Orçamento de obra malfeito é a origem da maioria dos prejuízos em construção: preço vendido abaixo do custo, quantitativo esquecido e BDI aplicado no chute. Este guia mostra o caminho completo, do levantamento de quantidades até a revisão do orçamento aprovado.
Orçamento exportado em PDF, analítico até o nível de insumo
1. Leia o projeto e monte a EAP antes de precificar
Antes de qualquer preço, separe a obra em etapas e subetapas: serviços preliminares, fundação, estrutura, alvenaria, instalações, revestimentos, acabamentos e limpeza final. Essa estrutura analítica é o que permite comparar orçamento, cronograma e custo depois.

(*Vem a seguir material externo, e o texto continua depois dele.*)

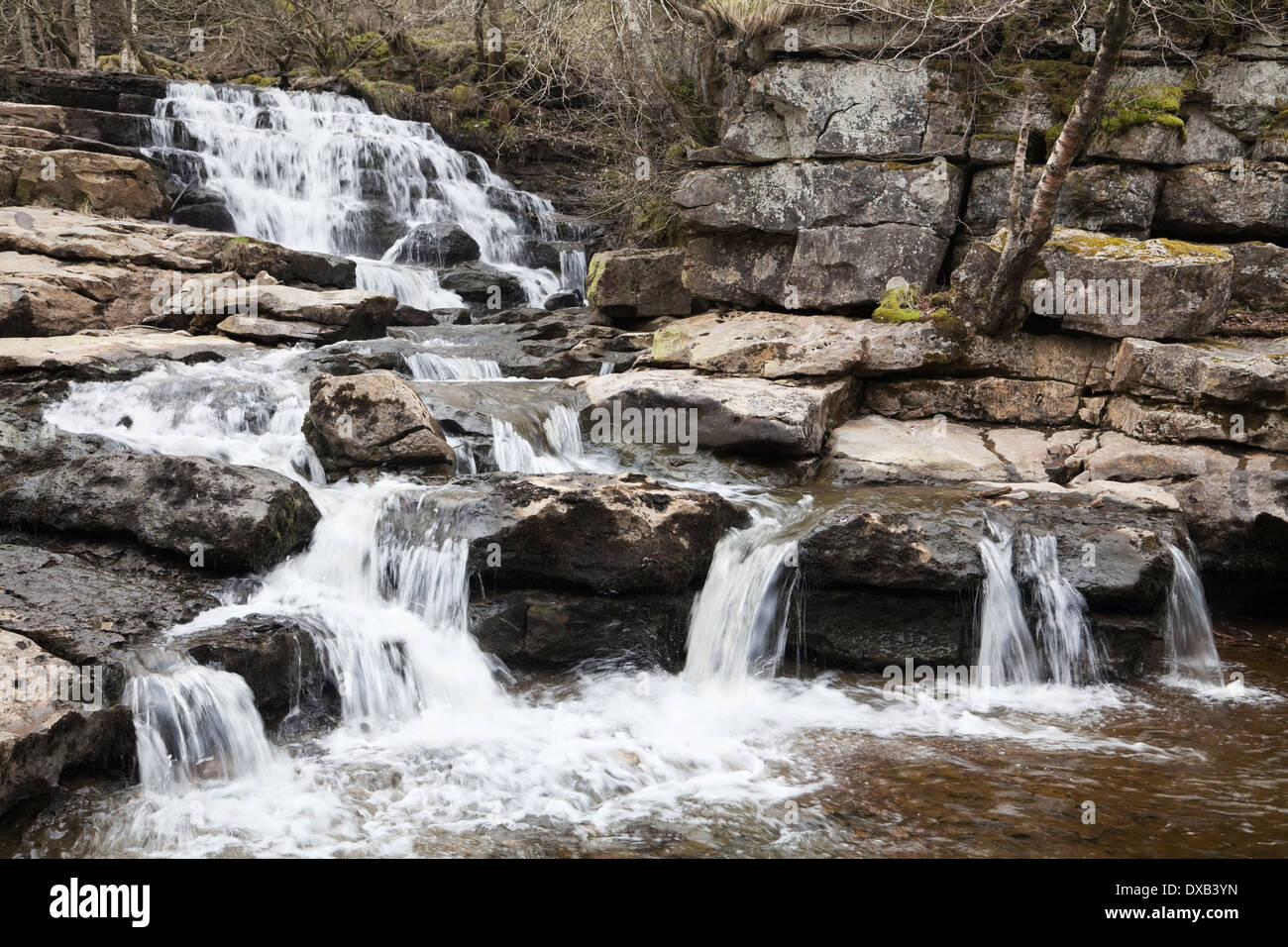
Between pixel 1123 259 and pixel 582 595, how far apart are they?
5967mm

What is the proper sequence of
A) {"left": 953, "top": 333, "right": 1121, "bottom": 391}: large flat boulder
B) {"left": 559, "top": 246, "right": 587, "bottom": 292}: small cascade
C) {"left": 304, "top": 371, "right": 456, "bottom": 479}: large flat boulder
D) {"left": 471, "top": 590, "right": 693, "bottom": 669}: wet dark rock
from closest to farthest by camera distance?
{"left": 471, "top": 590, "right": 693, "bottom": 669}: wet dark rock
{"left": 304, "top": 371, "right": 456, "bottom": 479}: large flat boulder
{"left": 953, "top": 333, "right": 1121, "bottom": 391}: large flat boulder
{"left": 559, "top": 246, "right": 587, "bottom": 292}: small cascade

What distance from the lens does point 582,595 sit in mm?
7121

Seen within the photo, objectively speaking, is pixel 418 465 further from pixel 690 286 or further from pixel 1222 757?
pixel 1222 757

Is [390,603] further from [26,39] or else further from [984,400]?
[26,39]

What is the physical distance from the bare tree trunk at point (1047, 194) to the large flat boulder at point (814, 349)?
1.89 feet

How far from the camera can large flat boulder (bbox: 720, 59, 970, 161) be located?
1030 cm

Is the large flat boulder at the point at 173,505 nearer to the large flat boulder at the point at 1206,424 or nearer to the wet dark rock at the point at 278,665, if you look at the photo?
the wet dark rock at the point at 278,665

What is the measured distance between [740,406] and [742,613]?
Result: 2425 millimetres

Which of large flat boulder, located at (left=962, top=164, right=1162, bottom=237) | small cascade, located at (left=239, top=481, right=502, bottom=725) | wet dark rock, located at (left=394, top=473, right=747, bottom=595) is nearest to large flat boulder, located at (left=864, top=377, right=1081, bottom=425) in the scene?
large flat boulder, located at (left=962, top=164, right=1162, bottom=237)

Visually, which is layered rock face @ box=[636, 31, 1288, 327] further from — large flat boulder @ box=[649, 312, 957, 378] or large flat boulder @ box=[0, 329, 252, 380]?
large flat boulder @ box=[0, 329, 252, 380]

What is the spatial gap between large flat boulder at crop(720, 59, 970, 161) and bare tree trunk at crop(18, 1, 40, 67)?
15.9 meters

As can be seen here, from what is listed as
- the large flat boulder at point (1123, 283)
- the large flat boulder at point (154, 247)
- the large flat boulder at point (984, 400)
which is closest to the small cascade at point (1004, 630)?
the large flat boulder at point (984, 400)

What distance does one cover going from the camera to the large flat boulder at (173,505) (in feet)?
22.2

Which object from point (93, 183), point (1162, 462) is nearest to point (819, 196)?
point (1162, 462)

Orçamento organizado por etapa também facilita a conversa com o cliente, porque cada valor tem um lugar claro dentro da obra.
2. Levante os quantitativos com critério
Cada serviço precisa de uma quantidade medida no projeto, com unidade correta: metro quadrado de alvenaria, metro cúbico de concreto, metro linear de rodapé, unidade de louça.

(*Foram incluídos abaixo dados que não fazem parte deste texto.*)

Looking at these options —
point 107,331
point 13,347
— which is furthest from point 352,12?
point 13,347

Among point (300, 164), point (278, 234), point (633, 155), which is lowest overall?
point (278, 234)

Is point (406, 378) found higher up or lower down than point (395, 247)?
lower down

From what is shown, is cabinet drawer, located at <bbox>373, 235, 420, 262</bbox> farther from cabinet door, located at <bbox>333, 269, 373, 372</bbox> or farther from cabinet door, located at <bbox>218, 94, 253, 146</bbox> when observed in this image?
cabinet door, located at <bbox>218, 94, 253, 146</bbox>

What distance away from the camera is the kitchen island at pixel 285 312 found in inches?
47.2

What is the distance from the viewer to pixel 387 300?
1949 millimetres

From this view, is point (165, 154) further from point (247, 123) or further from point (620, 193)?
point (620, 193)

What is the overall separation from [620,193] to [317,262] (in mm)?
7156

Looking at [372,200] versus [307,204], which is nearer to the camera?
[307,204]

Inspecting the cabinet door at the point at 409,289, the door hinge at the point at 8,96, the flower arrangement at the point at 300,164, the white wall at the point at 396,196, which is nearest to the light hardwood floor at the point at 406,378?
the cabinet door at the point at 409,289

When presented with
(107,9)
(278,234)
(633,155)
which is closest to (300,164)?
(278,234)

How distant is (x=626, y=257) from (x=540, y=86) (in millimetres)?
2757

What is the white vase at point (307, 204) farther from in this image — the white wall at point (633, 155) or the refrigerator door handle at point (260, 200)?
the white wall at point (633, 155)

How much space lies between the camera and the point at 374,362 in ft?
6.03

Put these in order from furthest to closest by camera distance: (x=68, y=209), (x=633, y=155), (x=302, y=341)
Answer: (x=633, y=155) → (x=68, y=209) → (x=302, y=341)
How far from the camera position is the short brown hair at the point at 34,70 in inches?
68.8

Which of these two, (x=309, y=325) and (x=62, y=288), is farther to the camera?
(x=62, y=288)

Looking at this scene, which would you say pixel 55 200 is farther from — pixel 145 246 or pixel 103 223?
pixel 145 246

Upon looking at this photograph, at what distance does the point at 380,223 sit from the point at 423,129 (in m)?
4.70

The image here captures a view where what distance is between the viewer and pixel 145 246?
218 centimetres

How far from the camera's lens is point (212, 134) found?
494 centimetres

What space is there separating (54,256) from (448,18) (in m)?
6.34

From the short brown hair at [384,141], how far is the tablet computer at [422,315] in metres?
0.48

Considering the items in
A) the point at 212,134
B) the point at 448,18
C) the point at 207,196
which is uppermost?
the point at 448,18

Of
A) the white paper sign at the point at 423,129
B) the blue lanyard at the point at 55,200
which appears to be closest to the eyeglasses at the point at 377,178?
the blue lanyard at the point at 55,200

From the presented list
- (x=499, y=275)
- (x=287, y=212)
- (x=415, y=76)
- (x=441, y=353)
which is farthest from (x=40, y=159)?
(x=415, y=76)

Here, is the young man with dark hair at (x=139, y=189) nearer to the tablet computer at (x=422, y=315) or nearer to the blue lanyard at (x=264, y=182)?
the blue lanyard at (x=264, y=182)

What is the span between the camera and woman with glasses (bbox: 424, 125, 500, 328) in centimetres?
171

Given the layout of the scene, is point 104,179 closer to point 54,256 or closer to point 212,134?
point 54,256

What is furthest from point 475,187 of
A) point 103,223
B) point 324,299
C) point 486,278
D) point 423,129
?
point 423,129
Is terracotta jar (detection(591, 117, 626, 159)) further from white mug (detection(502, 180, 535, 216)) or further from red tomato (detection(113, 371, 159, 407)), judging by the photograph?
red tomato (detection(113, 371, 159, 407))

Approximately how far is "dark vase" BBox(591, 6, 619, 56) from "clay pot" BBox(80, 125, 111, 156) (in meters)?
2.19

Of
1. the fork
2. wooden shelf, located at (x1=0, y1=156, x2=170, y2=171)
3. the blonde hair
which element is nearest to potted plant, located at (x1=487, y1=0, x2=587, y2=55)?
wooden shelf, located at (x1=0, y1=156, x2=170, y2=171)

Registre a memória de cálculo. Sem ela, qualquer revisão futura vira retrabalho e discussão.
Use unidades iguais às das composições que vai adotar
Considere perdas típicas de material
Anote hipóteses de projeto que possam mudar
3. Escolha as composições de preço
A tabela SINAPI cobre a maior parte dos serviços e traz preços regionais atualizados por mês, com insumos, mão de obra e equipamentos já detalhados.
Quando o serviço é próprio da sua empresa ou o preço local difere muito, monte uma composição própria informando material, mão de obra, equipamento e serviço, para que o custo seja classificado corretamente nas análises.
O custo direto não é o preço de venda. Sobre ele incidem administração central, despesas financeiras, riscos, tributos e lucro — o BDI.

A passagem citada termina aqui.